Licia: portano via in ospedale suo marito, forse ha il covid, e le chiedono se vuole ricoverarsi anche lei. No, non è come nella peste di Alessandro Manzoni “ venite a prendermi stasera”: lei deve restare per badare a lui e portargli la biancheria. La sua vita continua e ne fa il punto, con me, intanto che i nostri incontri telefonici si susseguono ravvicinati: ha bisogno di essere sostenuta, per affrontare le notizie che le verranno dall’ospedale. Ha già avuto due lutti recentissimi: i genitori di lui, che hanno infettato anche suo marito.

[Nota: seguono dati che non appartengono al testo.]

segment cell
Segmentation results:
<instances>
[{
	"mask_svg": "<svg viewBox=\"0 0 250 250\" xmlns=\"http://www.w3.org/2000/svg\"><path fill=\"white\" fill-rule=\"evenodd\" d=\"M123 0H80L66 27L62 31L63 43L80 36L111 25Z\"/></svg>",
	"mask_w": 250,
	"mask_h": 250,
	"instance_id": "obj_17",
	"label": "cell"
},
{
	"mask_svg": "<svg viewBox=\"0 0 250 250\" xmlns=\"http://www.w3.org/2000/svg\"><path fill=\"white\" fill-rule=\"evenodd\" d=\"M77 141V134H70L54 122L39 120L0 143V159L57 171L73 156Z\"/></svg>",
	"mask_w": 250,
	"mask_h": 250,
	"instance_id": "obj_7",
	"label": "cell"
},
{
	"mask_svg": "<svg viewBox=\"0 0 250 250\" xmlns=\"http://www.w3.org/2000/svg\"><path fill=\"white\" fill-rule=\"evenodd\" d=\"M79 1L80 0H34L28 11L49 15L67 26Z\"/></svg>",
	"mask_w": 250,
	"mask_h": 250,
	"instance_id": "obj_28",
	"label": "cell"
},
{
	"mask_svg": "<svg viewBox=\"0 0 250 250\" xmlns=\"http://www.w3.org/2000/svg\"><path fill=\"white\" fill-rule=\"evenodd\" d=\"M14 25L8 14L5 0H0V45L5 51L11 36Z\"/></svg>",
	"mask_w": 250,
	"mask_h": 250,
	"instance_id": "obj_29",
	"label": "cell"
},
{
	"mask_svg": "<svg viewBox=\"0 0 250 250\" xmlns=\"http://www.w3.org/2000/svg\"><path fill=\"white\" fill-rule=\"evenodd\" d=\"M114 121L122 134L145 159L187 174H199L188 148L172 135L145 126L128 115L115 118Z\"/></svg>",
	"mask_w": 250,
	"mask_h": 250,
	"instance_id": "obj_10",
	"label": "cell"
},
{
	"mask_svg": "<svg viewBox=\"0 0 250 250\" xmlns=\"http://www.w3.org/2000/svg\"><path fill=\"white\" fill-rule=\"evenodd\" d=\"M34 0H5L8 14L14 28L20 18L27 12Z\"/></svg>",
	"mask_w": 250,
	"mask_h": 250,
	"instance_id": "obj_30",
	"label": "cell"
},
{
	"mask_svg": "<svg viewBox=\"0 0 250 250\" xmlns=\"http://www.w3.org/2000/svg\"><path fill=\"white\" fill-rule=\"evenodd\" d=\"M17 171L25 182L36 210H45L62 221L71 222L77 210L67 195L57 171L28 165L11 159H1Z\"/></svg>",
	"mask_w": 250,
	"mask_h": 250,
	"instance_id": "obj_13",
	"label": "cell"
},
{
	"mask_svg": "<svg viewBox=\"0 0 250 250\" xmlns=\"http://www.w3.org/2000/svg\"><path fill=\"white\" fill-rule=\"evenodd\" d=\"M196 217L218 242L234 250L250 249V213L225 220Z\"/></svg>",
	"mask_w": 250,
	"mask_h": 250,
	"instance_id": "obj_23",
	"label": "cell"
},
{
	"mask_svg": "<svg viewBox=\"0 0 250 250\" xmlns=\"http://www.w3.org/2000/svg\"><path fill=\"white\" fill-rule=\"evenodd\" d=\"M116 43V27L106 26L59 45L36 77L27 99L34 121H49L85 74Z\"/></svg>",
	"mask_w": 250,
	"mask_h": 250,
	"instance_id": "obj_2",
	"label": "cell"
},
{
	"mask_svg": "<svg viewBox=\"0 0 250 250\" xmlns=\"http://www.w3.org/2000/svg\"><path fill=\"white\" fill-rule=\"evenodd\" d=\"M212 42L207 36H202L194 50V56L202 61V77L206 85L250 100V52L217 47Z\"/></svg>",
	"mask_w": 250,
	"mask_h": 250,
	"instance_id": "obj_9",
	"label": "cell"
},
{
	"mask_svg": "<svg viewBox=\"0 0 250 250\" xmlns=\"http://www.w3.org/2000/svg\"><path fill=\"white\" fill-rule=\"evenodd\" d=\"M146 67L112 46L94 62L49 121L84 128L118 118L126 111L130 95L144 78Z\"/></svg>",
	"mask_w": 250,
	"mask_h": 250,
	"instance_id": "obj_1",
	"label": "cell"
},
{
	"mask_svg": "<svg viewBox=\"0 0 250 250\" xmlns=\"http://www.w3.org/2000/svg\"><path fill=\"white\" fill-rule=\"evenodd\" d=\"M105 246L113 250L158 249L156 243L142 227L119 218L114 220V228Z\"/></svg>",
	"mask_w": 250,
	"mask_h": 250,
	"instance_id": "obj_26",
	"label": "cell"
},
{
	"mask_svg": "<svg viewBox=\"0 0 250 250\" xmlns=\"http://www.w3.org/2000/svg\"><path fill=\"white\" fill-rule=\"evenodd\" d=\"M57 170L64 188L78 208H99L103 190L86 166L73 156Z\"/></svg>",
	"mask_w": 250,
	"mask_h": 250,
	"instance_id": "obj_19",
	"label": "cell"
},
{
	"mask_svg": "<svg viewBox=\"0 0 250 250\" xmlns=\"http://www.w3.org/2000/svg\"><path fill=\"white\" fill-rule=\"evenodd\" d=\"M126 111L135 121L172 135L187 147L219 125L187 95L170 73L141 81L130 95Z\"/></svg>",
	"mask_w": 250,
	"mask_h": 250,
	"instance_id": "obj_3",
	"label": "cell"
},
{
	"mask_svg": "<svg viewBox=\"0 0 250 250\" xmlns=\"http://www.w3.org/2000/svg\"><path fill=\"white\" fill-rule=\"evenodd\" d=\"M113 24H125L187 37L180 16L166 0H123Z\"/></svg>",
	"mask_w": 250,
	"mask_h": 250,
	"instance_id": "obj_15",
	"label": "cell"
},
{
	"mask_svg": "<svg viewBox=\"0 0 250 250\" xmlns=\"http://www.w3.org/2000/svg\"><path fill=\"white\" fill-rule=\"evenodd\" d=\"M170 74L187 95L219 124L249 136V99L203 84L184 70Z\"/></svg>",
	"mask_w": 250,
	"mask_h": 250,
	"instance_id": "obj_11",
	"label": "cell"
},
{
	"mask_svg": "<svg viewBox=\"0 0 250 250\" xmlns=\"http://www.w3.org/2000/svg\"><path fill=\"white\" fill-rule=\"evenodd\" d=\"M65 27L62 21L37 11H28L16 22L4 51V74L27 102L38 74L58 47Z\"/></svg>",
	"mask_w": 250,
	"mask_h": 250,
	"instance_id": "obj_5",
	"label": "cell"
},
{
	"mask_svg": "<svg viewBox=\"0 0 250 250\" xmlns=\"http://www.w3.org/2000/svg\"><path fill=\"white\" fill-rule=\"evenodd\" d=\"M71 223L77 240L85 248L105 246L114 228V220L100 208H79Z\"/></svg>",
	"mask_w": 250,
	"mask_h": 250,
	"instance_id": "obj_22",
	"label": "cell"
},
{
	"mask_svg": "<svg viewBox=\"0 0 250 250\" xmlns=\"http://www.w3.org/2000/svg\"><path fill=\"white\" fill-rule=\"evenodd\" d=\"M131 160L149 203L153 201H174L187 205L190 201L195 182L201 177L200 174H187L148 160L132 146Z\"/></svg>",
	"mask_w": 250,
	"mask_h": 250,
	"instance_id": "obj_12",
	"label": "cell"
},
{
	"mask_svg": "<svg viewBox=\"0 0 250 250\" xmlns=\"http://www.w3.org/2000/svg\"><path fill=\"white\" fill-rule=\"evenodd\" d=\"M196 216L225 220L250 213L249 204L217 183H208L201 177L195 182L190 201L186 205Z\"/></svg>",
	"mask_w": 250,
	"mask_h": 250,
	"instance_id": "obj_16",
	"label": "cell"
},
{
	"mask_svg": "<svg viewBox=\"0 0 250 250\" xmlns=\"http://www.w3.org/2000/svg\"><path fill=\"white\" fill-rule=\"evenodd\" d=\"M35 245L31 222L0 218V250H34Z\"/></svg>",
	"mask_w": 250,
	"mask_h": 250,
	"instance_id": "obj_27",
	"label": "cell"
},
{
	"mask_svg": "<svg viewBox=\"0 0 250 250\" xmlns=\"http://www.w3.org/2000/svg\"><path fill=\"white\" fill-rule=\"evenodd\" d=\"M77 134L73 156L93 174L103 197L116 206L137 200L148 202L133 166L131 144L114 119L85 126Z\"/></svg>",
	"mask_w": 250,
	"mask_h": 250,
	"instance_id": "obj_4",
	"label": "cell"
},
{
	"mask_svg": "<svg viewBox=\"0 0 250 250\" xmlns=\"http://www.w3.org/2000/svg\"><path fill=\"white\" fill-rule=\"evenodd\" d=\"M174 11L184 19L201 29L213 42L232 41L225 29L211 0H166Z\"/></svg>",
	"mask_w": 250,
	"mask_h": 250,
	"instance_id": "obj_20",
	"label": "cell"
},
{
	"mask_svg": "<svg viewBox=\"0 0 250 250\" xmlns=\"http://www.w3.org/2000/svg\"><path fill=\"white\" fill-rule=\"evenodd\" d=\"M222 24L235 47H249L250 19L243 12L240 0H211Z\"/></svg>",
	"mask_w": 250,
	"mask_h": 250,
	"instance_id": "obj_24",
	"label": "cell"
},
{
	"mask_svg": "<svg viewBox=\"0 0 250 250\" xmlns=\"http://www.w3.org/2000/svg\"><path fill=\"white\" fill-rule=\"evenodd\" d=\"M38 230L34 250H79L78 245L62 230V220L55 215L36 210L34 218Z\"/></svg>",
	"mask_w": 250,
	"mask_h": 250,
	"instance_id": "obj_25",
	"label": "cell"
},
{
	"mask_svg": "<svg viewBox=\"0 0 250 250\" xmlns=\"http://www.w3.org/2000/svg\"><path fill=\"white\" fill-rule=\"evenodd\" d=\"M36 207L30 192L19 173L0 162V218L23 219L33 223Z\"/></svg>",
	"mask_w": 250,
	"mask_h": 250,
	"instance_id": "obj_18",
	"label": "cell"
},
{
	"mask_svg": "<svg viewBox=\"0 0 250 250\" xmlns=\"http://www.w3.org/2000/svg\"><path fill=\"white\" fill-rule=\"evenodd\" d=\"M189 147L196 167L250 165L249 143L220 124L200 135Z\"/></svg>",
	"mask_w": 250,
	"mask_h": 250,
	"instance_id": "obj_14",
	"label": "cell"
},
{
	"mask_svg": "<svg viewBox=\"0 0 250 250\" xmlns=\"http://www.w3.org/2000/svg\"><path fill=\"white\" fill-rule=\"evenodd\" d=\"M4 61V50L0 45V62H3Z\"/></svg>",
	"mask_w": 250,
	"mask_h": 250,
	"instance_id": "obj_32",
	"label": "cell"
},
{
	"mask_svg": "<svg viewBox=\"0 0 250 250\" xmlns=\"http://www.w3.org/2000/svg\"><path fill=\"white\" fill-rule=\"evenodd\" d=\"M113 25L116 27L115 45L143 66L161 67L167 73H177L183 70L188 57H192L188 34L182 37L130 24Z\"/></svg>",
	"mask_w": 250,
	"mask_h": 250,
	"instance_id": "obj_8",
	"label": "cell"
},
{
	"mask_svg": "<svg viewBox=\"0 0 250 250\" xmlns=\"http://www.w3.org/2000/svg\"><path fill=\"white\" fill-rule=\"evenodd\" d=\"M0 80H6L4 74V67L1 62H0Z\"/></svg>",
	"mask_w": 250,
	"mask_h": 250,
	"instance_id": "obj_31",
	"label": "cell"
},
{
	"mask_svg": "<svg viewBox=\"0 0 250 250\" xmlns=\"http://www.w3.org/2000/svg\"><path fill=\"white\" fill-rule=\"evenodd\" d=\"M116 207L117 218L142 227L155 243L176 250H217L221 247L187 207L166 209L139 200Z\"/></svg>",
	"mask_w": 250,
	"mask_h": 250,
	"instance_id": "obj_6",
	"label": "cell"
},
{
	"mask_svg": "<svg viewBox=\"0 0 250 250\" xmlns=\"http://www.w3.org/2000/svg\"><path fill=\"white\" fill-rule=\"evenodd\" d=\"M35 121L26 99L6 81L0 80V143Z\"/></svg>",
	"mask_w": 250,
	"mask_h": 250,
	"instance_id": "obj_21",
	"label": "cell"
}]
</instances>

Ricorda il momento preciso in cui il suocero ha starnutito, mentre sono al telefono “vedo “ le goccioline che viaggiano nell’aria. Sin da piccola si è occupata della madre malata, e poi ha continuato ad occuparsi degli altri. L’ansia di oggi ha origini lontane. Ho l’immagine di un edificio che ospita una comunità in cui ci si prende cura delle persone, il lavoro cui era votata. Poi cambiò tutto: nuovi dirigenti, nuovi progetti, veniva criticata: quello che faceva bene, in cui credeva, non valeva più niente. Questo le provocava forte ansia e tristezza. Di sé sa che sta bene solo se può essere utile agli altri, quando il suo compito è finito, crolla. Sa che potrebbe dover affrontare cattive notizie sulla salute del marito, ma conosce anche le sue risorse: è forte, risoluta, trova le soluzioni, ama la gente e conosce tante persone, se può le aiuta. Aspetta notizie e intanto è attiva, per non pensarci troppo: a casa mette in ordine, fa la lavatrice, dà da mangiare ai cani che l’aiutano con la loro vivacità. Il più grande capisce il suo stato d’animo e le sta vicino, l’altro, più giovane, vuole giocare. E’ organizzata, si sente con le amiche, aiuta una vicina che non sta bene. Un episodio più definito mi si condensa in immagine: il vicino ha fatto la torta e gliene offre una fetta, attraverso i giardini confinanti, tutti e due con le mascherine. Suo marito è già stato male, pochi anni fa ha rischiato la vita. Se ne è tirato fuori ma da allora ha bisogno di appoggiarsi a lei, non ha senso pratico e lei sente che ha tutto sulle sue spalle, che regge tutto. Ammette che le sembra di stare bene quando può aiutare gli altri, ma ha anche accettato che non le dessero il giusto valore. Siamo all’ultimo incontro e prima di salutarci vuol dirmi un’ultima cosa: da tempo si sente come il protagonista di quel film in cui lui assume su di sé tutto il male che è nel mondo, accostando la narrazione di sé alla settima arte. Mi ringrazia e la ringrazio a mia volta di aver condiviso la sua storia con me.

Il colloquio a distanza, in cui non si vede l’altro, fa perdere tanto della parte non verbale della comunicazione, esaltandone però quel che rimane, come avviene per ogni vincolo, e cioè gli altri aspetti non verbali; aumenta l’attenzione alle parole, l’incisività delle vicende raccontate, degli stati d’animo, la voce, le immagini che involontariamente si formano del racconto.